Short web captions:
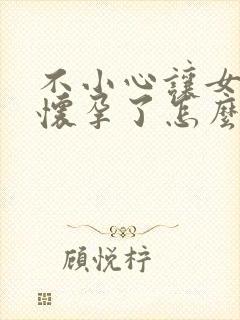 不小心让女朋友怀孕了怎么办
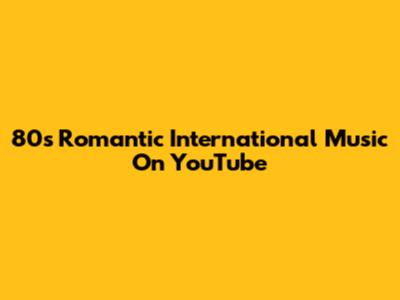80s Romantic International Music On YouTube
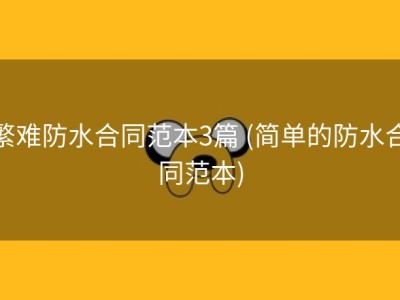繁难防水合同范本3篇 (简单的防水合同范本)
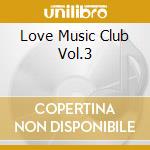Love Music Club Vol.3 cd musicale di Love music club vol.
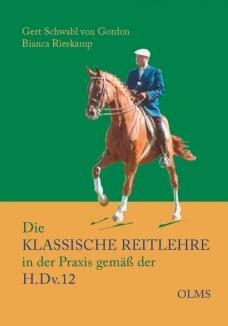 Die klassische Reitlehre in der Praxis gemäß der H.Dv.12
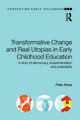 Transformative Change and Real Utopias in Early Childhood Education: A story of democracy, experimentation and potentiality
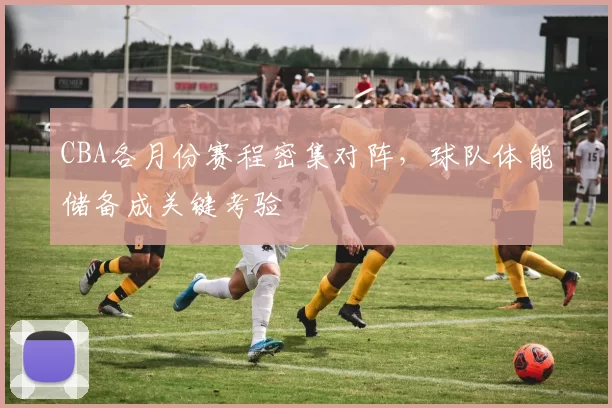 CBA各月份赛程密集对阵，球队体能储备成关键考验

What is expected
Of the entries above, print exactly those lines that run from the one containing "Die klassische Reitlehre" through the last line, excluding any pictures.

Exercise output
 Die klassische Reitlehre in der Praxis gemäß der H.Dv.12
 Transformative Change and Real Utopias in Early Childhood Education: A story of democracy, experimentation and potentiality
 CBA各月份赛程密集对阵，球队体能储备成关键考验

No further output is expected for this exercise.